To compare the two, together with Google's DNS as a reference, from a fast connection:
64 bytes from 1.1.1.1: icmp_seq=5 ttl=59 time=3.62 ms
64 bytes from 8.8.8.8: icmp_seq=5 ttl=60 time=3.60 ms
64 bytes from 9.9.9.9: icmp_seq=5 ttl=60 time=9.20 ms
...and from a slower (home) connection: 64 bytes from 1.1.1.1: icmp_seq=5 ttl=58 time=11.1 ms
64 bytes from 8.8.8.8: icmp_seq=5 ttl=59 time=11.9 ms
64 bytes from 9.9.9.9: icmp_seq=5 ttl=59 time=34.2 ms
Note that I just used the speed of every fifth package instead of the average for five packets in order to keep the comment relatively short and more humanly readable than "rtt min/avg/max/mdev".I'm not sure what you meant in point (a) but, of course, DNS cannot be parallelized with HTTP since the browser doesn't know where to connect until DNS completes. Also, DNS requests for subresources can't start until the referring resource has been loaded. So you could easily see a few serialized DNS requests in the long pole for loading a web site.

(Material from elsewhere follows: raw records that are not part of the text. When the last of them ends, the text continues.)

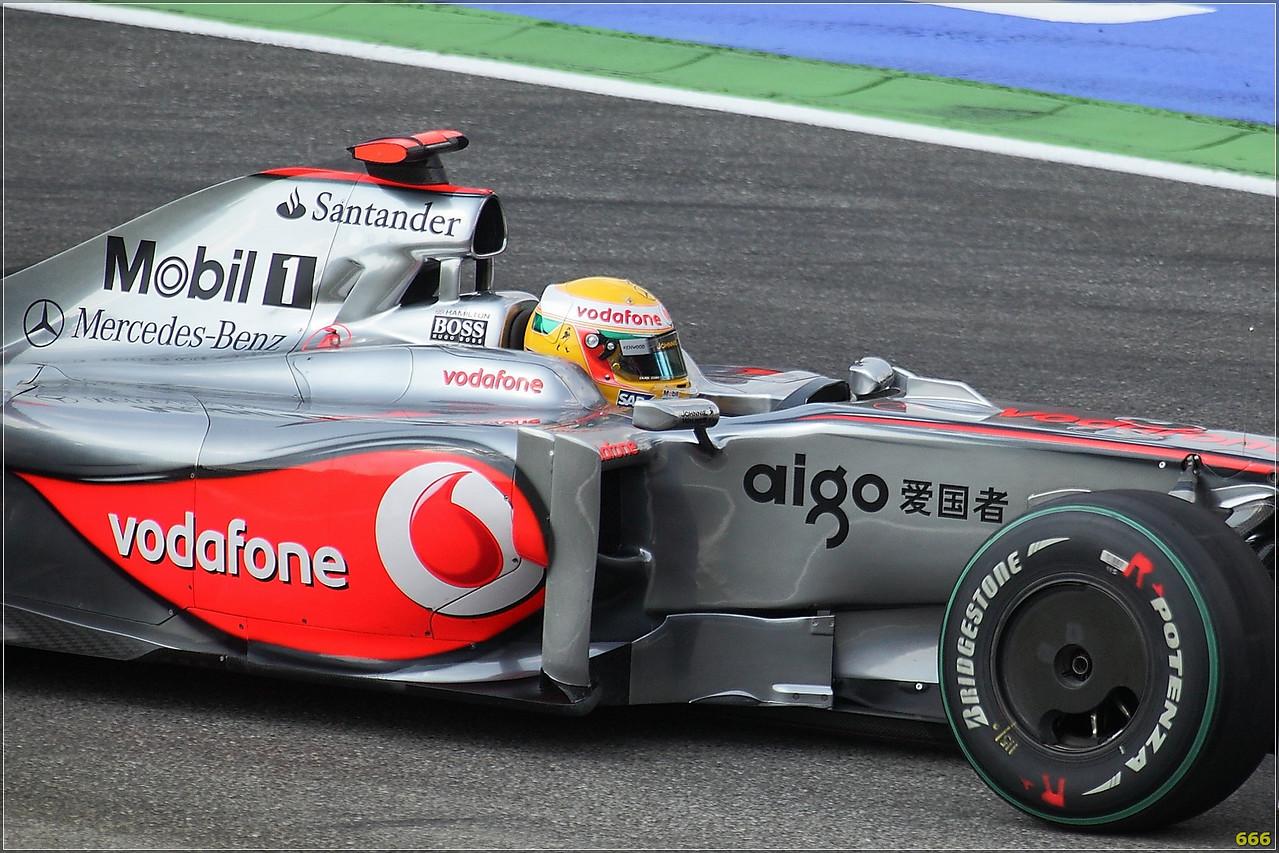 IMAGE: http://photos.corbi.eu/Formula-One/Race/Hamilton00004/650466638_RN3Mq-X2-1.jpg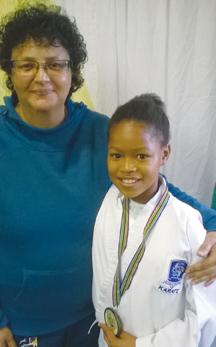 Sue-Alice Gysman van die Jikkiado ka-rateklub van Oudts-hoorn het die Wes- Kaap Saterdag in Durban verteenwoor-dig in die Elite onder 35kg vir o.11-mei-sies en 'n bronsme-dalje gewen. Sy het op 4 Maart ook n bronsmedalje gewen by die SA kampioenskap. Saam met haar is haar afrigter en mentor, sensei Avril Maarman.
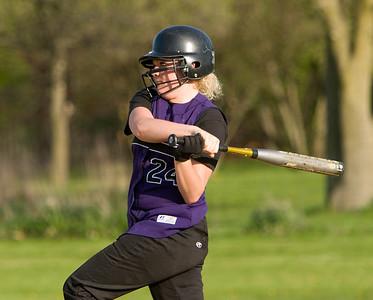Hampshire:  24 Kelsey Watson foul ball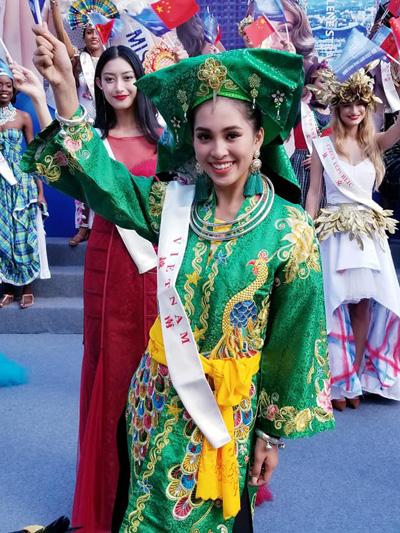 Tiểu Vy chào khán giả có mặt tại Mangrove Tree Resort sau phần thi Dance of the World ngày 11/11.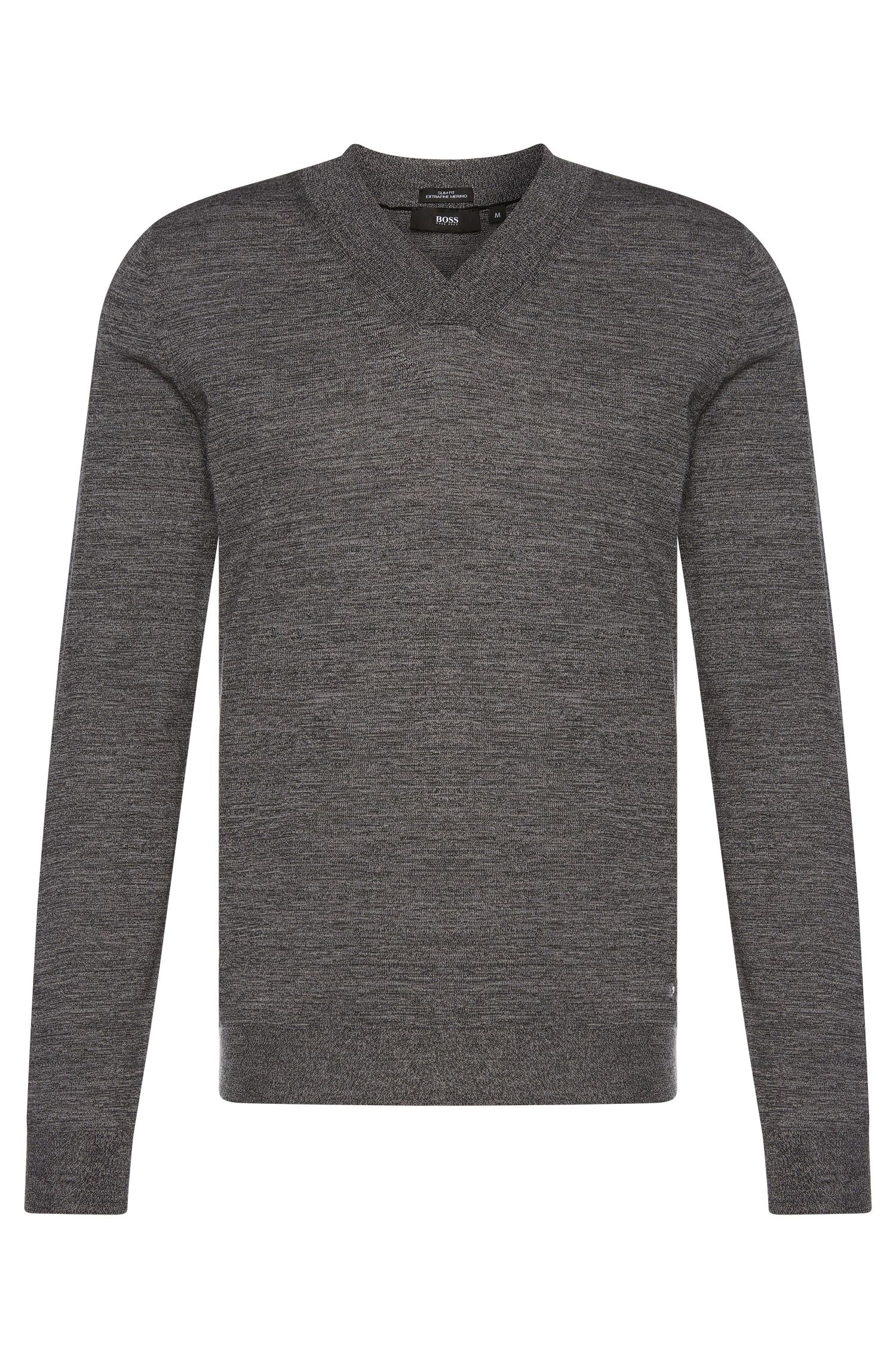 Slim-fit sweater with V-neck in new wool: 'Ice'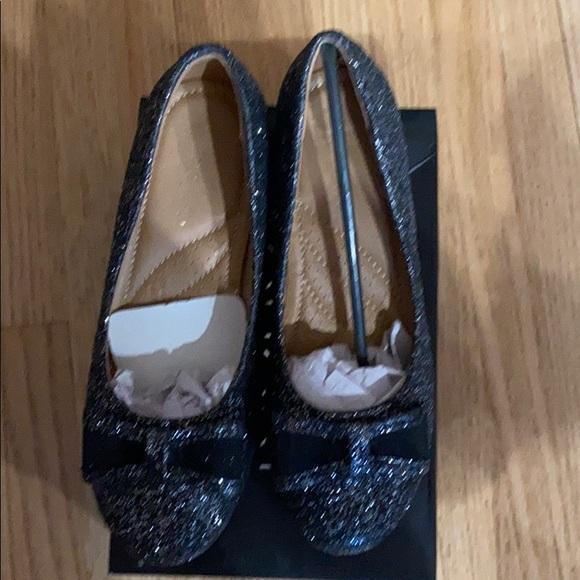 Tahari Shoes | Girls Size 2 | Poshmark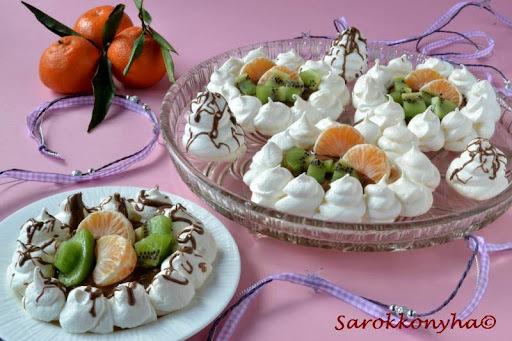 Gyümölcsös habcsóktortácskák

Also note that the timing above were ping times. An actual DNS query will have to recurse if the result is not cached at the DNS server -- which in these days of 60-second TTLs for is not uncommon. Cloudflare, though, happens to be the authoritative DNS for quite a few web sites, in which case no recursion is necessary.
I meant that DNS requests are parallelized within the browser. Once it loads the initial resource (html), there might be 10 more dependencies it needs at various different URLs under different domain names. It's usually loading all these dependencies that make up the vast majority of the load time on a complex web page.
Those subsequent DNS requests can of course be made in parallel, so if your DNS latency is 20ms then you're adding ~20ms, not 10 x 20ms.
Even then, DNS is probably making up a small fraction of the overall load time. If a complex page is taking, say, 3000ms to load and render, then adding 20-40ms of DNS time is not going to make a perceptible difference.